27. September 2011 | Themenbereich: Hamburg, Justiz | Drucken

Hamburg, Mecklenburg-Vorpommern und Schleswig-Holstein wollen ihre Zusammenarbeit auf dem Gebiet der Justiz stärken und einen gemeinsamen Staatsschutzsenat einrichten. Der Staatschutzsenat des Hanseatischen Oberlandesgericht Hamburgs soll zukünftig auch über Staatsschutzverfahren dieser Länder entscheiden. Bisher wurden in Hamburg lediglich die Staatsschutzverfahren Bremens mitverhandelt. Deswegen soll in Kürze mit Mecklenburg-Vorpommern und Schleswig-Holstein ein Staatsvertrag geschlossen werden.

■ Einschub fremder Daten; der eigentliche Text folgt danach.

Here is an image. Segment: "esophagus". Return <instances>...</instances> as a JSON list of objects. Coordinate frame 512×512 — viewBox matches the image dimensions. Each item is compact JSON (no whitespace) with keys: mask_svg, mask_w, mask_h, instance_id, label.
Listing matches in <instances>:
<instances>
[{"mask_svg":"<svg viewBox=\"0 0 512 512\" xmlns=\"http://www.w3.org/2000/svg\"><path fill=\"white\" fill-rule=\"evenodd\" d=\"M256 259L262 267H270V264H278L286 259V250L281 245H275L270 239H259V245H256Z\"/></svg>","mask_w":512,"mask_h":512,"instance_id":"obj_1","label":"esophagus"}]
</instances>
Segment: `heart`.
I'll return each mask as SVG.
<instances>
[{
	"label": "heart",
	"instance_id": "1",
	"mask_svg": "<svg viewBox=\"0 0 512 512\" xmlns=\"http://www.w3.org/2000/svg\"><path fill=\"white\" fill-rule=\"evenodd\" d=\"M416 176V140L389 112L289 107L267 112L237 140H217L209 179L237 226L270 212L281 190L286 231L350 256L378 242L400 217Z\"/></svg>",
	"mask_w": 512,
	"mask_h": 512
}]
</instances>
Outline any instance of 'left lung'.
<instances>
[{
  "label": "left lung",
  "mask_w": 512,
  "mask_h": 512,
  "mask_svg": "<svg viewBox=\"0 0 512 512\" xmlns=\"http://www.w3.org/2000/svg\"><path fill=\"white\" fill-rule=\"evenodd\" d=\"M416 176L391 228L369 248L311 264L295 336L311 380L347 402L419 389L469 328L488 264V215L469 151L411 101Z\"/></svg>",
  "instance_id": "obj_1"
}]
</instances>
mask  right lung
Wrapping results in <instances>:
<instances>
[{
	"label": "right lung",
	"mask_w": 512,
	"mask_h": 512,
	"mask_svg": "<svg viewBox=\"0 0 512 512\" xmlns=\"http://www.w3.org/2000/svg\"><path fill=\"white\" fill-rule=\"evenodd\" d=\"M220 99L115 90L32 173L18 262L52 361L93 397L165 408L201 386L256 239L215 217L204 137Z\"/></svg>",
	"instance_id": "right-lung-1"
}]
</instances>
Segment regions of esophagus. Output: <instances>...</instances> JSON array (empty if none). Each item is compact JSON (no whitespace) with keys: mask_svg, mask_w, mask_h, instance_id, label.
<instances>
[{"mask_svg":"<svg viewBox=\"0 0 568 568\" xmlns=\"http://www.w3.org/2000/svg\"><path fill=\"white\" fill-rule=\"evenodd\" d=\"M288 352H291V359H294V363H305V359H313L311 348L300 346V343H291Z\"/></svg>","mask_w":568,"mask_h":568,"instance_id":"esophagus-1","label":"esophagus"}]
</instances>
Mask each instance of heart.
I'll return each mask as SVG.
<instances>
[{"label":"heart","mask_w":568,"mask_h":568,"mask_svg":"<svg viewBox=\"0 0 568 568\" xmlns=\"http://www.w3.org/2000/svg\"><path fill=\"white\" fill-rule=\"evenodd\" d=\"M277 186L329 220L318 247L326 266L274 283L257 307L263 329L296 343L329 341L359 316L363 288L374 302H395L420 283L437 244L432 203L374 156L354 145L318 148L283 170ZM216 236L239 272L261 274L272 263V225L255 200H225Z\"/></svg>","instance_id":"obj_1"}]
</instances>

Justizsenatorin Jana Schiedek: „Ich freue mich, dass der Senat die rechtlichen Voraussetzungen für eine länderübergreifende Zusammenarbeit in Staatsschutzsachen geschaffen hat. Das Hanseatische Oberlandesgericht Hamburg verfügt über alle Voraussetzungen, um die meist komplexen Staatsschutzverfahren professionell und kompetent zu bearbeiten.“

Der Staatsschutzsenat ist ein besonderer, bei den Oberlandesgerichten eingerichteter Senat, der beispielsweise über Straftaten mit terroristischem Hintergrund oder Spionage urteilt. Zuletzt sorgte das in Hamburg geführte „El-Motassadeq“-Verfahren bundesweit für Aufmerksamkeit. Zu diesem Zweck wurden die räumlichen und technischen Voraussetzungen zur Verhandlung dieser sicherheitsbrisanten Verfahren weiter verbessert. Der Verhandlungssaal wurde umgebaut und mit zusätzlichen Sicherungseinrichtungen versehen.